I take your point, but the Melkotians raided the game. As Spock noted, “Physical laws simply cannot be ignored. Existence cannot be without them.” Yet some laws were observed—gravity, for instance—but others were discarded or altered. In other words, the Melkotians set the conditions of the test in ways that suited their needs.
 
How long was the landing party sitting on the bridge while under the spell of the Melkotian's illusion? What was the rest of the crew doing? Did this all take place in an instant?
Did they get a gun as a memento? -Picard got a flute for his mind warp.
 
How long was the landing party sitting on the bridge while under the spell of the Melkotian's illusion? What was the rest of the crew doing? Did this all take place in an instant?
Did they get a gun as a memento? -Picard got a flute for his mind warp.

One thing that people don't always get is that the flute was there all along, so that suggests that Picard didn't choose to play the flute but was forced by the program to play it, also to do everything else. In fact, the only thing Picard in the illusion could be his initial brief act of rebellion at the very beginning, IE one day vs. twenty to thirty apparent years.
 
"Day of the Dove", Episode 62, November 1st

Tonight's Episode: An account of the first Federation-Klingon alliance against a swirly thing that hates smiles.
 
A good third season episode.

I now laugh at how we're meant to widen our eyes in shock and disbelief when Bones (BONES) makes the remark "We all know what a Klingon is!" Leonard McCoy disparaging someone based solely on race? UNHEARD of!
 
Except McCoy's jibes at Spock are supposed to be friendly jabs, not "kill all Vulcans".
Some of them are, sure. But hardly all of them. (And no, genocide wasn't usually Plum's bag.)

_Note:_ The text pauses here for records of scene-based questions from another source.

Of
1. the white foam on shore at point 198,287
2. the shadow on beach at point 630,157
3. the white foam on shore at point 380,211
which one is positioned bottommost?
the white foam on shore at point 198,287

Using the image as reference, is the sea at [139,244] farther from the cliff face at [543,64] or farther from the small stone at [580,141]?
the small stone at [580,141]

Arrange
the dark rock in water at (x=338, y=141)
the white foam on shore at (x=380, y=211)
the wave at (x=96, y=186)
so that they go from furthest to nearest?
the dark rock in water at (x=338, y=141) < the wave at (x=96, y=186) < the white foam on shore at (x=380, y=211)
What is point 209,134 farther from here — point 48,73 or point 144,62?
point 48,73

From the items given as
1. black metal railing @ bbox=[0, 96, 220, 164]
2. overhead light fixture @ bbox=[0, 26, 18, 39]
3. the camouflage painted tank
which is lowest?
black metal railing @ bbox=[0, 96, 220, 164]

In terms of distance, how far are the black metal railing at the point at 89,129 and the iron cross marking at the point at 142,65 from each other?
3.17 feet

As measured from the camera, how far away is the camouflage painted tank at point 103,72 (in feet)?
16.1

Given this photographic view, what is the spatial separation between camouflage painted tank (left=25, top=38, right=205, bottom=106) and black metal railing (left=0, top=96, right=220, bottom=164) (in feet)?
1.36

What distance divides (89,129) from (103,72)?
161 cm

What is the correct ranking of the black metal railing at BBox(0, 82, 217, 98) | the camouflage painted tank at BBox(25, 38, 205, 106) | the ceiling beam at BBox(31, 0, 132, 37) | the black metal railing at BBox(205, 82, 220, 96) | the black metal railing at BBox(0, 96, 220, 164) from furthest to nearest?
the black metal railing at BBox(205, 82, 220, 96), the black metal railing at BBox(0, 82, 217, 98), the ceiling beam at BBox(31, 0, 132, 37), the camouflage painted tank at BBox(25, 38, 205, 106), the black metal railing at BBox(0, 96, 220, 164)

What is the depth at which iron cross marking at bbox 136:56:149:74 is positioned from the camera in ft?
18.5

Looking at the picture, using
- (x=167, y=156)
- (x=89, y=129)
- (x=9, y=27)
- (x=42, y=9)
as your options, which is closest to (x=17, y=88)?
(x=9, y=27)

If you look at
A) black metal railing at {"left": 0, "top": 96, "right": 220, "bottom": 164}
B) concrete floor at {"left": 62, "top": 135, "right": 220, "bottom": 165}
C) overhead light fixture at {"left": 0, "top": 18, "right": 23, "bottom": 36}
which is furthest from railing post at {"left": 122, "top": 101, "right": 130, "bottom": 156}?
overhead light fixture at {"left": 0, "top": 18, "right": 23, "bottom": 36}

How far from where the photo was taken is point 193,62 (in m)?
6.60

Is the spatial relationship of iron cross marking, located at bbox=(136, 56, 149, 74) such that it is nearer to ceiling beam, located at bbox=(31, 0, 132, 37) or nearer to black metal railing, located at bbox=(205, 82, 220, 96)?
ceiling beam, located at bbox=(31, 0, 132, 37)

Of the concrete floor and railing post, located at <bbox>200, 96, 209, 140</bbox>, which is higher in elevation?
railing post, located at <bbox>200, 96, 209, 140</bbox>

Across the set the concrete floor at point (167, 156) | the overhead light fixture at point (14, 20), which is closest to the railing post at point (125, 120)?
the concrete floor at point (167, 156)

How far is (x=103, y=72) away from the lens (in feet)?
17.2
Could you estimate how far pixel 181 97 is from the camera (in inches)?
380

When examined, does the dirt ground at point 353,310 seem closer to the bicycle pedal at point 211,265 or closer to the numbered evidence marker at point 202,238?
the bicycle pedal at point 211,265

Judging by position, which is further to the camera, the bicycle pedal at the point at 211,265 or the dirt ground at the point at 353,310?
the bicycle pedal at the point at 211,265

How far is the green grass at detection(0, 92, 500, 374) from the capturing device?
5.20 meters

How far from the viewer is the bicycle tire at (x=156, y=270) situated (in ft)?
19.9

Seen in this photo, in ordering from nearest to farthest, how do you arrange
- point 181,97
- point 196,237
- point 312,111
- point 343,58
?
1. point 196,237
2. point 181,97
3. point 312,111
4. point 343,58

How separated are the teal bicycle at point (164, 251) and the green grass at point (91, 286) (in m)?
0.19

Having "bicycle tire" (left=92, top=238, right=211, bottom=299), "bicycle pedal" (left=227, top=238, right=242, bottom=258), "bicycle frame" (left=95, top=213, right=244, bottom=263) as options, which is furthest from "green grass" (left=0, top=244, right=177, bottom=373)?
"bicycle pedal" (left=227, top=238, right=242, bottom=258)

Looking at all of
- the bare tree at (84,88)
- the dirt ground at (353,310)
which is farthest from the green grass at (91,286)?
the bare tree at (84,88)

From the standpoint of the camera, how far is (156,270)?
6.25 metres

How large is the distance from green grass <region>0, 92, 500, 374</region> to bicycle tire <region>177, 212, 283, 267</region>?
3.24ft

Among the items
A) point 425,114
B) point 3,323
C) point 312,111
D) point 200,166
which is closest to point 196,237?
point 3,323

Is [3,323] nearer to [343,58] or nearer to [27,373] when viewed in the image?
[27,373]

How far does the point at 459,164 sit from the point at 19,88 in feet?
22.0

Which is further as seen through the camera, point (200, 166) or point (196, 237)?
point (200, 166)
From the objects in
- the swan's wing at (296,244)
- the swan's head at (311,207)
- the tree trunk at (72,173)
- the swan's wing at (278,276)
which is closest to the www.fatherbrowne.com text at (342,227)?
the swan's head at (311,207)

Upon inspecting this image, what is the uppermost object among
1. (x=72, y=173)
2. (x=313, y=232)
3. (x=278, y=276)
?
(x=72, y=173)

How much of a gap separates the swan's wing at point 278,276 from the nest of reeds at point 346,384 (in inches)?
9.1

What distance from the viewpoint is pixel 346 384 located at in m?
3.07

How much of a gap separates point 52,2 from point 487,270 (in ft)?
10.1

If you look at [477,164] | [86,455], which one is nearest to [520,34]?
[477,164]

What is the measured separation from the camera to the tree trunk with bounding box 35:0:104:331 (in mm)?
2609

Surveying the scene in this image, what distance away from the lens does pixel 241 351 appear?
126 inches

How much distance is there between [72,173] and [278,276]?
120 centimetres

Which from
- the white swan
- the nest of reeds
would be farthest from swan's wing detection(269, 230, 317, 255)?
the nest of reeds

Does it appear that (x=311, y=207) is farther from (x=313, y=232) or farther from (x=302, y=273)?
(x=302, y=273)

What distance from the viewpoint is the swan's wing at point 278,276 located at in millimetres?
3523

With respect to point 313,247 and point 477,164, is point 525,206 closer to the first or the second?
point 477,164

This was originally supposed to be Kor, wasn't it? On the one hand it would have helped the story because it would have been a person Kirk actually had experience with. On the other hand Kang seemed a more honorable if ruthless Klingon and Kor, well Kor had his own ideas.

At least neither of them were sniveling. (Looking at you, guys from Private Little War and Friday's Child. Man, second season 'Gons took it on the chin, didn't they?)

Damn it, this is going to make me read Final Reflection again. And I was just starting the Vorkosigan books over, too.